Friday, June 27, 2008

I Followed . . .

. . . interstate-80 thru Indiana, into Ohio. Some states are endless fields. The tall wheat of Kansas sways in the wind, rippling out like a body of water. Other states, like Pennsylvania, are covered in green. In those states, you and the road you're on are the eyesore. Indiana is a power line. An irritating buzz hums across the state. You feel unhealthy just being there. It's like Biff's Hill Valley of the alternate '85.

The unabridged audio recording of Frank Hebert's Dune was failing to captivate me with each mile. "What the hell is a Benny Jesuit?" I was starved. I hadn't eaten all day for fear of spoiling my appetite before Philly. Given the time table, I expected to arrive at my stopping point around five AM. I wondered how that was going to work. Eat dinner at dawn. Sleep in your car under the hot sun. Wake up around two or three and hit New York at rush hour. I don't think I planned this out very well. Crossing into PA, I pulled into the parking lot of a twentyfourhour service center. There was enough light to provide safety, but not enough to keep me awake. I leaned the seat far back. Tucked in my legs, and fell asleep.

I awoke at fourinthemorning. My ureter felt like it was crawling with termites. A half-filled, warm Gatorade bottle later, I decided to head back on the road. I nearly pulled out onto the exit before deciding that I could probably benefit from a few more hours of sleep. At ninethirty AM, I was on I-76.

Elevenfifteen. Gettysburg. Boring.

I'm accustomed to tolls running a few dollars. The toll into Philadelphia was seventeen. Cramped doesn't even begin to describe the city. No matter where you are, or where you go, you're shoulder-to-shoulder with someone. The roads and buildings are narrow. Cars park on either side of all the streets, yet the traffic is two-way. If a car wasn't stationed in close enough to the curb, it backs up traffic for blocks. People sit on the sidewalk in old dining chairs. Children run naked through the streets. As I pulled into downtown, I found myself stuck behind a sightseeing bus shaped like a duck. I rolled down the window and hung out the cab, following it for twenty minutes. There's nothing greater than stealing something intangible like a service.
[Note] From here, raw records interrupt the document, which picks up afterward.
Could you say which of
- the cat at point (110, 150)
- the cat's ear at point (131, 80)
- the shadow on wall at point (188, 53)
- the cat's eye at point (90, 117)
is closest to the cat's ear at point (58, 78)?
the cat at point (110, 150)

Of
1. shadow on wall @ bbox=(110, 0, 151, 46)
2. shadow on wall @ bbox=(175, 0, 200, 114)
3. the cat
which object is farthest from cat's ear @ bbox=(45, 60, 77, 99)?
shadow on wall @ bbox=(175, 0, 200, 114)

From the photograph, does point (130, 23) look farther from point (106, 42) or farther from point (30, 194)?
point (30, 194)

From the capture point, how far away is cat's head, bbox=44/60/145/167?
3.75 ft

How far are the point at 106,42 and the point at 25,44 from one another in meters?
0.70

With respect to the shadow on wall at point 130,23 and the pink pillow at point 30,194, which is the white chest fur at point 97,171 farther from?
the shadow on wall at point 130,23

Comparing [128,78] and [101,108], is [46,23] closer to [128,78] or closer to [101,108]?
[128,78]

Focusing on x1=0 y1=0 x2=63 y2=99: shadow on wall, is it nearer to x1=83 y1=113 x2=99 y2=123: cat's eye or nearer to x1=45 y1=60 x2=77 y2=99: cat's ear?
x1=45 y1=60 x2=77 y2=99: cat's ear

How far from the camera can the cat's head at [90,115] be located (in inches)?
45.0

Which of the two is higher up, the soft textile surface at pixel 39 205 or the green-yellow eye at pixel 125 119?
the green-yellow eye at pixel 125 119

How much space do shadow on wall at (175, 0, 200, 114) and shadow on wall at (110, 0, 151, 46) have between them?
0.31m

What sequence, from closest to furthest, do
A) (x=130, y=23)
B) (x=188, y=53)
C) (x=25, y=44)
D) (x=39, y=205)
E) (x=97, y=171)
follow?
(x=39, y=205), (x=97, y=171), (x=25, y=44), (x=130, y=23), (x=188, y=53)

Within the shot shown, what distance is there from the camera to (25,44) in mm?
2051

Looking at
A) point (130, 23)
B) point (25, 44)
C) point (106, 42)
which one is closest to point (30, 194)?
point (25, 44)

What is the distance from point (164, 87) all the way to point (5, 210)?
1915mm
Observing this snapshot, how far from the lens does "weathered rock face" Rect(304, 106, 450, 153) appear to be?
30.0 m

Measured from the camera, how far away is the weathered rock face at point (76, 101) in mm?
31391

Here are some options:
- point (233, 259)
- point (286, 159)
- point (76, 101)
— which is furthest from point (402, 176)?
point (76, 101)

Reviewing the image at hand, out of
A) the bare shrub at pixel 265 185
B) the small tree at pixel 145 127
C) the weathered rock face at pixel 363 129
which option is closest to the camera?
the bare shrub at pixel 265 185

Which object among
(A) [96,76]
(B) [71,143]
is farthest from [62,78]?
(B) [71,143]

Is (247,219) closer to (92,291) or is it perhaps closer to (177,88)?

It's the perfect crime.

Before I left Chicago, I updated my facebook status to note that I planned on grabbing a cheesesteak from Pat's in Philly. Several people had contacted me to say that Gino's across the street is better. I figured that Pat's claims to be the inventor of the cheesesteak, I'd give them a try first, then go to Gino's to determine who offers the greater steak sandwi.

When you order from Pat's, you stand on a plaque reading, "On this spot stood Sylvester Stallone filming the great motion picture Rocky. Nov. 21, 1975". The sandwich is bread, sliced steak, and onions. I didn't know about the last ingredient. They take a paint stirrer from a giant bucket of Cheese Whiz and slap it across the sandwich. What was handed to me was downright offensive. I ate as I stood. Discarding the wrapper, I crossed the street to Gino's.

At Ginos', photos of a man who I presume to be Gino, shaking hands with various celebs, are hung alongside a sign stating, "We Are In America, Speak English." T-shirts bearing this are available for ten dollars. A faded poster is taped to the window. "In Memory of Officer Daniel Faulkner. Murdered by Mumia Abu-Jamal." Fuck. This place is owned and managed by nationalistic assholes. But they have what many claim to be the best cheeseteak in town. This is confliction.

Gino's was the better cheesesteak. But it pained me to give them my business.